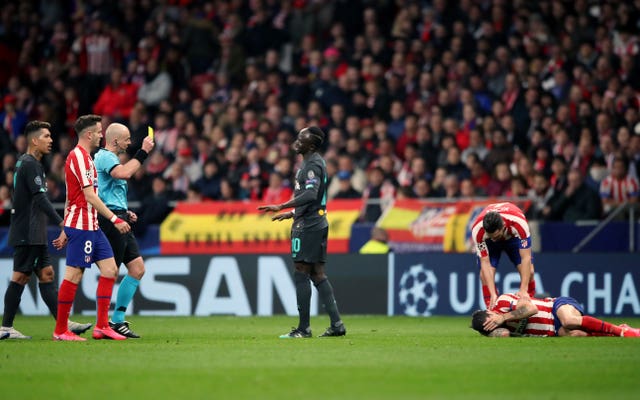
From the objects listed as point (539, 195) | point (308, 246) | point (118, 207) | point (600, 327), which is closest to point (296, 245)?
point (308, 246)

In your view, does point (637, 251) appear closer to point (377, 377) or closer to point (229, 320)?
point (229, 320)

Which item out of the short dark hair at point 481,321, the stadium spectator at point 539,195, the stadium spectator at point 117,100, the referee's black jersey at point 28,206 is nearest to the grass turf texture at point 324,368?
the short dark hair at point 481,321

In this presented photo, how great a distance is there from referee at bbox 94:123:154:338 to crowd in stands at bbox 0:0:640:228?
751 cm

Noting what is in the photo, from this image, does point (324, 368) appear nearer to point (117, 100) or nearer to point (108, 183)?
A: point (108, 183)

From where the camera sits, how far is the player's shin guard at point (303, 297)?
40.9ft

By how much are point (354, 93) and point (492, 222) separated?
1123cm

_ _ _

* _Schriftelijke opdracht_
Neem alle gegevens hierboven woord voor woord over, maar laat de afbeeldingen weg.

* _Schriftelijk antwoord_
From the objects listed as point (539, 195) | point (308, 246) | point (118, 207) | point (600, 327), which is closest to point (296, 245)?
point (308, 246)

In your view, does point (637, 251) appear closer to point (377, 377) or closer to point (229, 320)?
point (229, 320)

Which item out of the short dark hair at point 481,321, the stadium spectator at point 539,195, the stadium spectator at point 117,100, the referee's black jersey at point 28,206 is nearest to the grass turf texture at point 324,368?
the short dark hair at point 481,321

In this presented photo, how great a distance is there from referee at bbox 94:123:154:338 to crowd in stands at bbox 0:0:640:228?
751 cm

Noting what is in the photo, from this image, does point (324, 368) appear nearer to point (117, 100) or nearer to point (108, 183)?
A: point (108, 183)

From where the camera sits, how far is the player's shin guard at point (303, 297)?
40.9ft

By how much are point (354, 93) and point (492, 222) separated?
1123cm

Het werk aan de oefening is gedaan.